[Questions on scene geometry]

** begin **

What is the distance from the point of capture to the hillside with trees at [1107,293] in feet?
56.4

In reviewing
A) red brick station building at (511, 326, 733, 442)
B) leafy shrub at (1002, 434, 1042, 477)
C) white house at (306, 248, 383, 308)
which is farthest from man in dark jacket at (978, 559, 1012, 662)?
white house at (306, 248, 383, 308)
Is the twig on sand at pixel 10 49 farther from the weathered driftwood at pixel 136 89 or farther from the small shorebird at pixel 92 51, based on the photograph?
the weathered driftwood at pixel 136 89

** end **

*Problem details:*
Rewrite these lines with "leafy shrub" changed to "green bush" everywhere it occurs, leaving everything else the same.

*Answer to the task:*
What is the distance from the point of capture to the hillside with trees at [1107,293] in feet?
56.4

In reviewing
A) red brick station building at (511, 326, 733, 442)
B) green bush at (1002, 434, 1042, 477)
C) white house at (306, 248, 383, 308)
which is farthest from man in dark jacket at (978, 559, 1012, 662)?
white house at (306, 248, 383, 308)
Is the twig on sand at pixel 10 49 farther from the weathered driftwood at pixel 136 89 or farther from the small shorebird at pixel 92 51, based on the photograph?
the weathered driftwood at pixel 136 89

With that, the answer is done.